書評
『椿井文書―日本最大級の偽文書』(中央公論新社)
明らかな偽文書がなぜ今も「生きて」いるのか
確実な歴史資料=史料に依拠して、説得力ある解釈をし、論理的に仮説を構築する。かかる手順が歴史研究の基本であることは、研究者の共通認識である。史料の代表が古文書である。美術品に贋作があるように、古文書にもニセモノ=偽文書がある。一目でニセモノと分かることもあるが、巧妙に作られていて、判別の難しいものがある。また、ボス的な先生が本物として扱っている、所蔵者が有力で機嫌を損ねたくない等の事情で、これは偽文書だ!と大声を出せぬものがあったりする。
江戸時代中後期に椿井政隆という怪人がいた。興福寺に連なる国学者で、その学識を駆使して大量の古文書を創作した。椿井文書とは、政隆が偽作した文書の総称である。中世に作成された文書を近世に写した、という体裁をとるため、古文書など知らぬ近世人はコロリと騙された。椿井文書は数百点に上り、近畿一円に分布する。そして、ここが肝なのだが、それらは現代においても活用され、文化財指定を受けたものまである。
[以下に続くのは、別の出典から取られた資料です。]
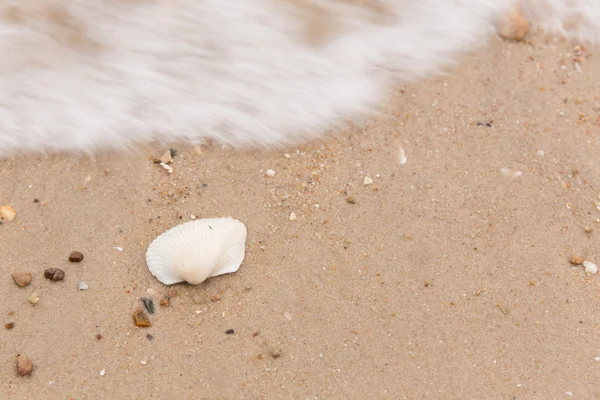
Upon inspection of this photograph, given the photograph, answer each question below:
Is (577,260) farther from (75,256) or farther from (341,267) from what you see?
(75,256)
著者は大阪府枚方市の非常勤職員として地域史に取り組むうちに、ある土地の権利につき、時を遡って保証する内容を持つ偽文書に出会う。その文書を作成した人物こそ政隆であり、彼を調べていくと、次々と同じような偽文書が見つかった。政隆は近畿地方の土地争いがある場所に出没し、村人の求めに応じて、中世の古文書を偽作していたらしい。ではなぜ、科学的歴史学が発達した近現代にまで、椿井文書は「生きて」いるのか。本書はその謎に迫る。
この本は一つの文書群の真贋と正体を丁寧に明らかにしていくのだが、私は一人の誠実な歴史研究者のいわば「魂の軌跡」としても読んだ。たいへんな労作である。味読に値する一冊。